I'm not certain that you can extrapolate the behaviors of highly-paid, highly educated engineers with the hypothetical behaviors of the typical person getting a subsistence allowance from the government.
Incentivize completion of higher education & collaborative research projects?
Basic income could have qualifications attached to avoid the fears of what opponents would claim to be lazy or "leaches" of resources.
Of course figuring out how to balance the stipulations of such qualifications for BI, affordable public education, and public research & development projects against claims of abuse akin to the prison labor [1][2] or bloat of tuition from the near endless supply of student loans will likely be an interesting problem to solve.
I think someone only earning BI probably wouldn't have the resources or motivation to do Bell Labs-style research.
> how do you think they got there? by being forced to be a wage slave, working long hours to come home completely burned out every night?
Unless you're implying that all of a sudden with the help of basic income, people's interests and preferences will change and result in a glut of engineering talent I don't see how it's at all relevant.
> I think someone only earning BI probably wouldn't have the resources or motivation to do Bell Labs-style research.
It's sure as hell better than earning $0, being forced to work some shit job 60 hrs a week at a SV startup providing SaaS full of proprietary software that will circle the drain in a few years, receiving money from a VC that truly doesn't give a shit about the greater good.
Instead said person could work 15hrs at that shit startup to live more comfortably, and spend the rest of their time working on ffmpeg or something.
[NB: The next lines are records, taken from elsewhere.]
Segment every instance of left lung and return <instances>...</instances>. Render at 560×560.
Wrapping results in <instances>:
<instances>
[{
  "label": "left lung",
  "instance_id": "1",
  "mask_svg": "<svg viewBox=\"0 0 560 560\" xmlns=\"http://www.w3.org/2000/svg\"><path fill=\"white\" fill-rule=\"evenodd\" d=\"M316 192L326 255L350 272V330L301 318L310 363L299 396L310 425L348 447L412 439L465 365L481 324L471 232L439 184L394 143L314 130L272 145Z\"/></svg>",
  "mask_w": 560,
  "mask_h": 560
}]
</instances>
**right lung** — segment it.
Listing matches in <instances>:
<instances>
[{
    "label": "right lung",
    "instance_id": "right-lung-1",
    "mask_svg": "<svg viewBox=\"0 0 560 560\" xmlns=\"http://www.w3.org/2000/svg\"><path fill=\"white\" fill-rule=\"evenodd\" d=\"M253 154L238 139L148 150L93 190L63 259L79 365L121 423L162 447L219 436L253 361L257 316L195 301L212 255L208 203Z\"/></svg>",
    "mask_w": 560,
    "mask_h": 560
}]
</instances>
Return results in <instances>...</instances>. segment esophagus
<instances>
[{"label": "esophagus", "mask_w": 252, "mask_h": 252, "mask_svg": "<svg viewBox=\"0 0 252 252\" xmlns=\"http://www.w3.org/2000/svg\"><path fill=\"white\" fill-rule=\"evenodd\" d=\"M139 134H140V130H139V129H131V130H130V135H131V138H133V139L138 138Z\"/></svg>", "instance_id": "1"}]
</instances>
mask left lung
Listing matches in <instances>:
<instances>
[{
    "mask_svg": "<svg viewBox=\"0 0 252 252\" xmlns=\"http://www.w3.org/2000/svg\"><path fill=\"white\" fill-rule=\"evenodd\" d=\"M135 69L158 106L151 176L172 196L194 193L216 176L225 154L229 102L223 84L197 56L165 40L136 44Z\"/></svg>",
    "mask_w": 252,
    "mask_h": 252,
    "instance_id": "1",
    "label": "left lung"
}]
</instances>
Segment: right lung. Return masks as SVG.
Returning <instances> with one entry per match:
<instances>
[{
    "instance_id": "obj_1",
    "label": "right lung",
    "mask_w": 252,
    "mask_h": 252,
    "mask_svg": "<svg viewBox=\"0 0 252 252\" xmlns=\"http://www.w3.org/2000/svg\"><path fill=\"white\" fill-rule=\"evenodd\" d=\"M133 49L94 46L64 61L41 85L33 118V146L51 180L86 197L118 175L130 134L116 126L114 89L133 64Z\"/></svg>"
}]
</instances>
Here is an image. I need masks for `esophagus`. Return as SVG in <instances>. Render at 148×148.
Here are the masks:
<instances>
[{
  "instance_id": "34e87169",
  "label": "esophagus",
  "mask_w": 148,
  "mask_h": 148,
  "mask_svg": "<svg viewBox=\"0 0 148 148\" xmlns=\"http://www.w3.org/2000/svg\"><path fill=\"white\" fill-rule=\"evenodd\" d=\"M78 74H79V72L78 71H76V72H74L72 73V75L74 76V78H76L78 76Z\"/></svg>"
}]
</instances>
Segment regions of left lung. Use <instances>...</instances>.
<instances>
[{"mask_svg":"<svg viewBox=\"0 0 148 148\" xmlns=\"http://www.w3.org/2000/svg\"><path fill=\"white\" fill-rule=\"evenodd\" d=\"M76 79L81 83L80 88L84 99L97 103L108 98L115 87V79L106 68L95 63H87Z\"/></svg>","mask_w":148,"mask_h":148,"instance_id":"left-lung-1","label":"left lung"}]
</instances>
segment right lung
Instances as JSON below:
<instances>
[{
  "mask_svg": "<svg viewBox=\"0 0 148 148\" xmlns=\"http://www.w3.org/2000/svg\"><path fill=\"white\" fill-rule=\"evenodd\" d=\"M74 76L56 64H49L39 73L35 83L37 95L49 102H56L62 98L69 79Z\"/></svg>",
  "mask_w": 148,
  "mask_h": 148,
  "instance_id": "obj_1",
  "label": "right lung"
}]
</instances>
It doesn't have to always be Bell Labs tier.
> Unless you're implying that all of a sudden with the help of basic income, people's interests and preferences will change and result in a glut of engineering talent I don't see how it's at all relevant.
With BI many people will no longer be tied down to the rat race and will actually be able to work on themselves. It has nothing to do with interests and preferences. Time is money.
I don't read teddyh as saying that BI would lead to a boon in engineering research in particular. Rather, the example of the OP suggests that monetary incentives and short-term performance monitoring are not the only way (or even a good way) to encourage creative, productive work.